## [EXERCISE DETAILS]
Retype verbatim the part of the records that opens with the line containing "If we consider" and runs through the final line of the records, both ends included.

## [TASK MATERIAL]
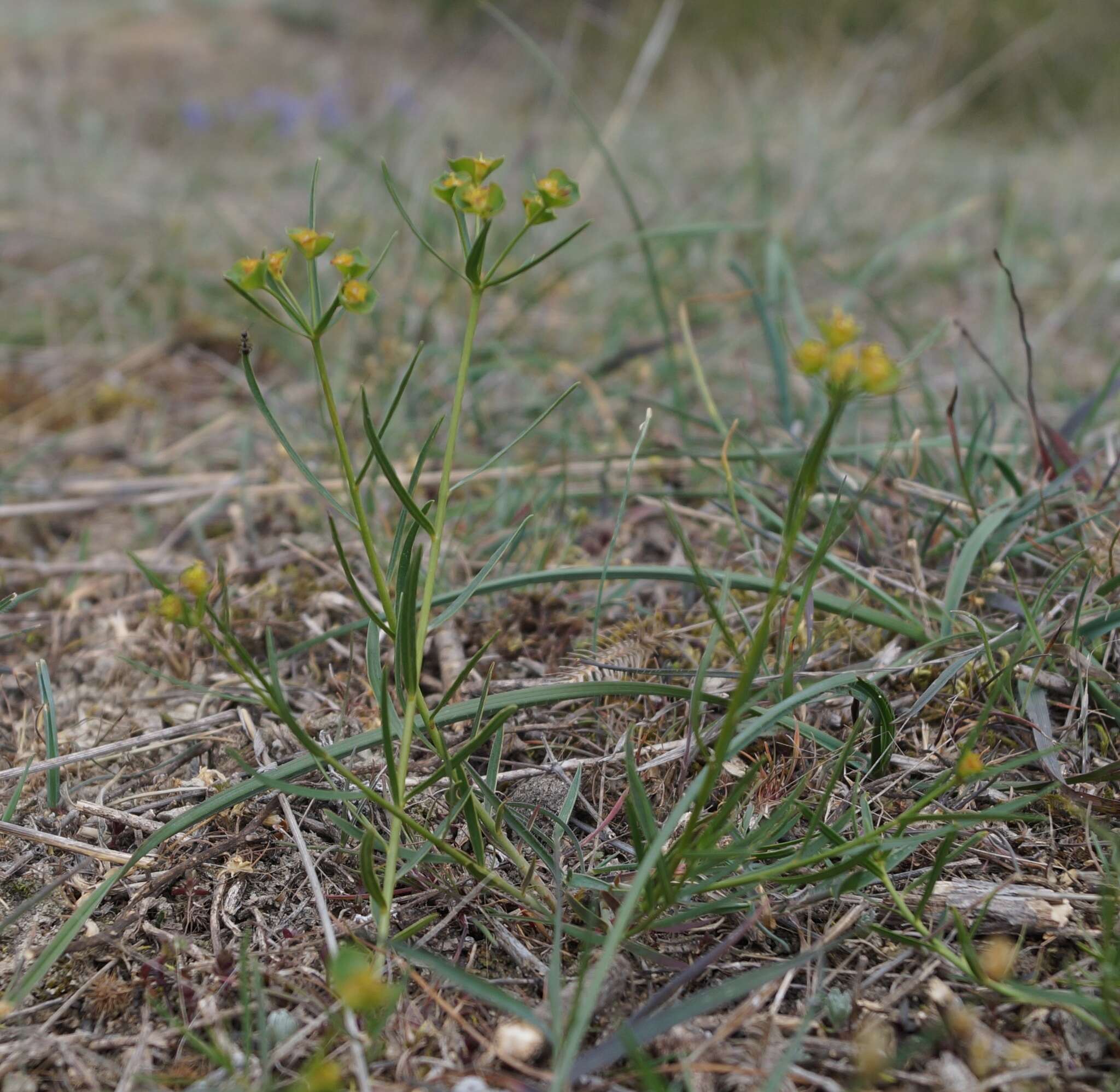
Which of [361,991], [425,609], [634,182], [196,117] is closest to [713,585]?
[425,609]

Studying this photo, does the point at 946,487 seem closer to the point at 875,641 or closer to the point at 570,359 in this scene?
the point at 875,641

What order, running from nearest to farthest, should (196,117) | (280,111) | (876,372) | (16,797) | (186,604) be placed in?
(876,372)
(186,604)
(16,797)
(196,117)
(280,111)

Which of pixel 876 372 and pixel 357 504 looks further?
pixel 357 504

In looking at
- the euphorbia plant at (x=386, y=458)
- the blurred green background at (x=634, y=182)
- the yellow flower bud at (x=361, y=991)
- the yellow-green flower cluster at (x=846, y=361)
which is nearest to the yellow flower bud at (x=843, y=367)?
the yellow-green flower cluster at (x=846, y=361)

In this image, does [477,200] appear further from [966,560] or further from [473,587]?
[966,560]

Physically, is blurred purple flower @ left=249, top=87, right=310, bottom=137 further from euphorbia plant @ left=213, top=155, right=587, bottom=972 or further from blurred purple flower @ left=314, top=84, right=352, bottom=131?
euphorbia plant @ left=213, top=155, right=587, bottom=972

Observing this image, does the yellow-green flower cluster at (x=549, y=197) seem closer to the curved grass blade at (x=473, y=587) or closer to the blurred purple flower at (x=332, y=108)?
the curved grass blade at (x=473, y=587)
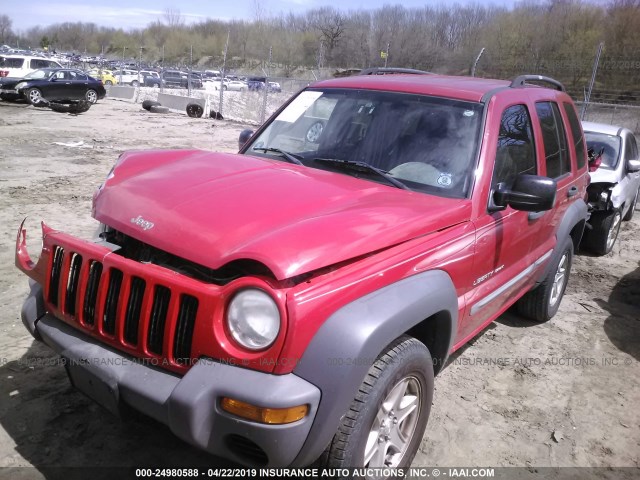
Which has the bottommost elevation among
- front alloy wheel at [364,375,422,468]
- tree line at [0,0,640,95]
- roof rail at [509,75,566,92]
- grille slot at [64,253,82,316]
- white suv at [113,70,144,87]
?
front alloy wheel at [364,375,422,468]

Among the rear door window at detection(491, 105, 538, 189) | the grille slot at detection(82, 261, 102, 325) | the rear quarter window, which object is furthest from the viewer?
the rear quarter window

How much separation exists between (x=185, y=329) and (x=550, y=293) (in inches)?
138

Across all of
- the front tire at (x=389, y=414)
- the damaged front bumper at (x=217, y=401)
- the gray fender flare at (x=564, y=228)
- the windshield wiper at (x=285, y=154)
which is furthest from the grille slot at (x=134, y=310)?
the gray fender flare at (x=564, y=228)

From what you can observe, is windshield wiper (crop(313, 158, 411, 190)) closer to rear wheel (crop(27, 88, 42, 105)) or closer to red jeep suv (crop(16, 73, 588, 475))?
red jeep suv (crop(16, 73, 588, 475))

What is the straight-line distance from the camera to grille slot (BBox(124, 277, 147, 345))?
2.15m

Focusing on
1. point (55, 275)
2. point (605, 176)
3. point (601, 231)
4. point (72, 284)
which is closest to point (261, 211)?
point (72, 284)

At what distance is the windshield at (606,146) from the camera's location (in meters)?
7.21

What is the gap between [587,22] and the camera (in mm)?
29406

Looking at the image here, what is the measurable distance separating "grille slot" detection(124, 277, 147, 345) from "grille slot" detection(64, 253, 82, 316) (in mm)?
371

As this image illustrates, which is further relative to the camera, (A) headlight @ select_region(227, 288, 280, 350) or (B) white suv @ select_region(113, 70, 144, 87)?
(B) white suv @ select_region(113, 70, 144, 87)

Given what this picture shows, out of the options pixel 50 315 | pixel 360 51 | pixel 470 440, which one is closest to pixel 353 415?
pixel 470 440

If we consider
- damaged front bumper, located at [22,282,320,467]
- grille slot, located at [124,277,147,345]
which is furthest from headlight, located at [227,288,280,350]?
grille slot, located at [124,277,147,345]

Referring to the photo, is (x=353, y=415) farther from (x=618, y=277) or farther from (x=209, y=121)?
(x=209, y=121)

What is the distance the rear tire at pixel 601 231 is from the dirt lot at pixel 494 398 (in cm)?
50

## [RESULT FOR THIS TASK]
If we consider
- damaged front bumper, located at [22,282,320,467]
- grille slot, located at [124,277,147,345]
which is furthest from headlight, located at [227,288,280,350]?
grille slot, located at [124,277,147,345]

Referring to the photo, is (x=353, y=415) farther from (x=618, y=277) or farther from (x=209, y=121)?
(x=209, y=121)

What is the distance the rear tire at pixel 601 231 is from the dirt lot at pixel 494 398 (in cm)?
50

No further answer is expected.